Begin at the top of the entries below and write out every line through the one containing "Photo of Akira", excluding pictures.
+++ EXTRACTED INFORMATION +++
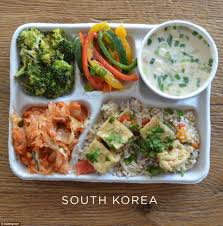 photos of school lunches served around the world reveal how meager south korean children tuck into broccoli and peppers fried rice tofu fermented cabbage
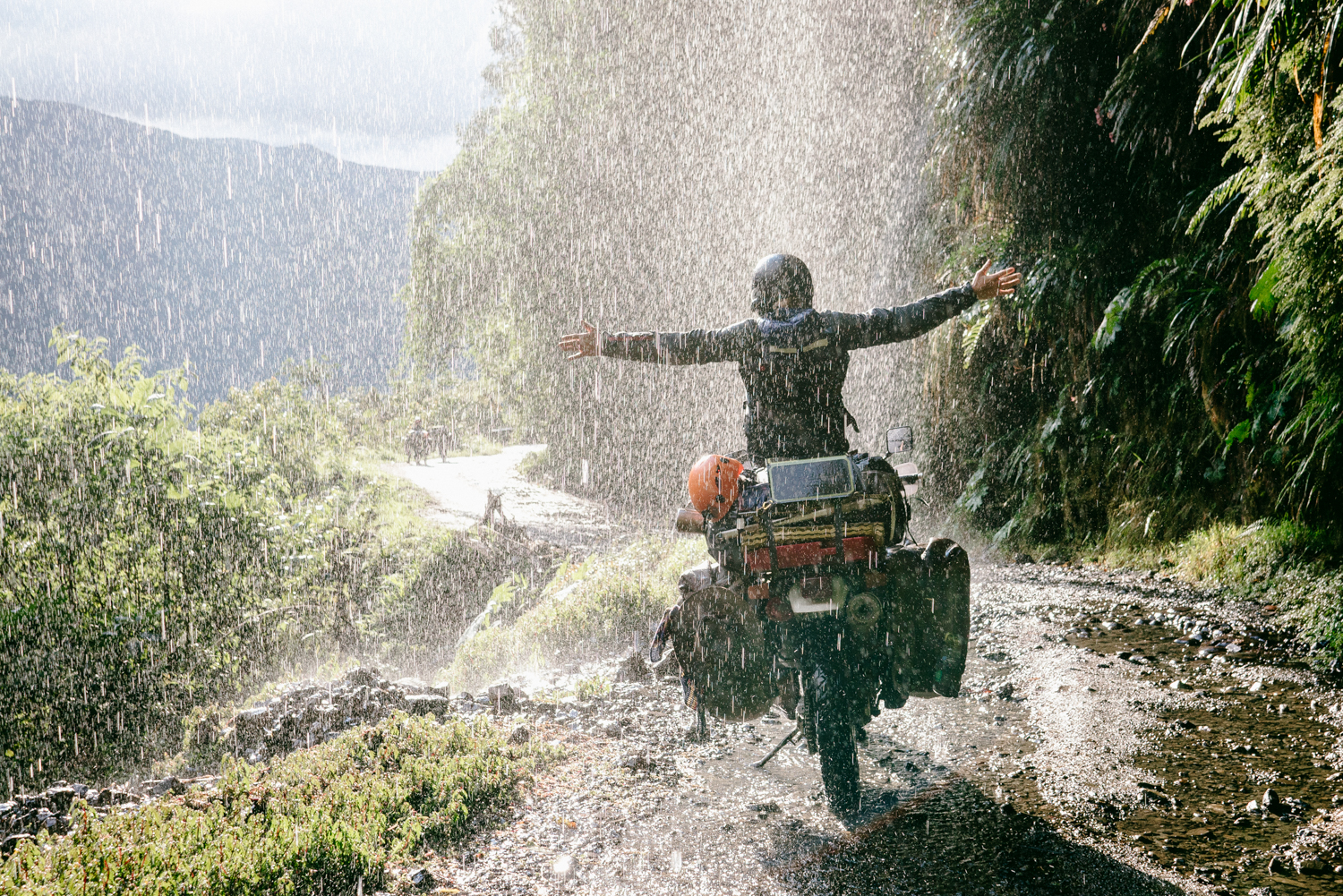 Motorcycle under a waterfall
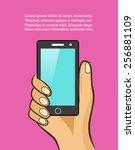 hand holding phone | Shutterstock .eps vector #256881109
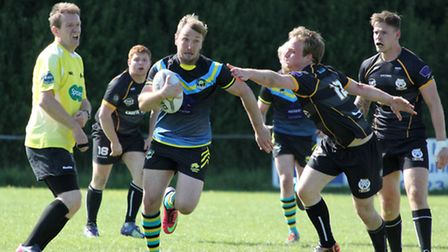 Rob Holbrook makes a break through the Bedford defence. Picture: Darryl Brown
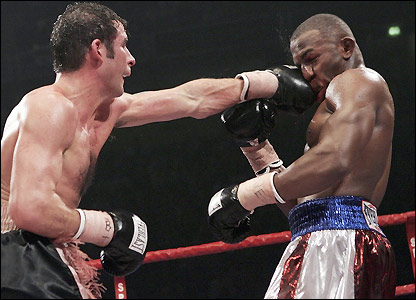 Calzaghe catches Lacy with a left hook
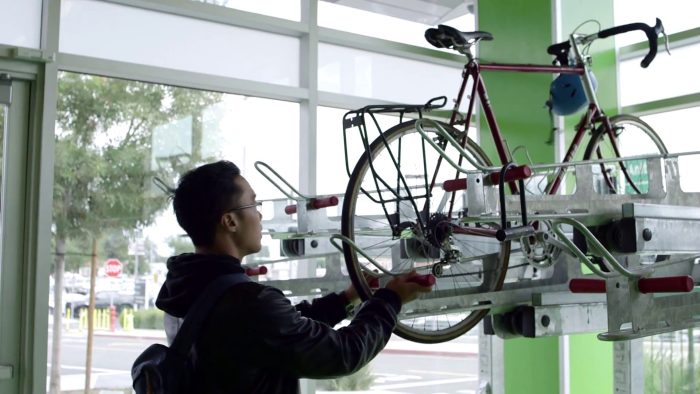 Photo of Akira parking his bike on the double-decker rack.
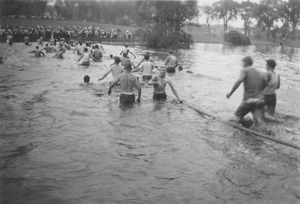 Thumbnail of Rope pull participants wade through campus pond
+++
SOLUTION TO THIS TASK:
 photos of school lunches served around the world reveal how meager south korean children tuck into broccoli and peppers fried rice tofu fermented cabbage
 Motorcycle under a waterfall
 hand holding phone | Shutterstock .eps vector #256881109
 Rob Holbrook makes a break through the Bedford defence. Picture: Darryl Brown
 Calzaghe catches Lacy with a left hook
 Photo of Akira parking his bike on the double-decker rack.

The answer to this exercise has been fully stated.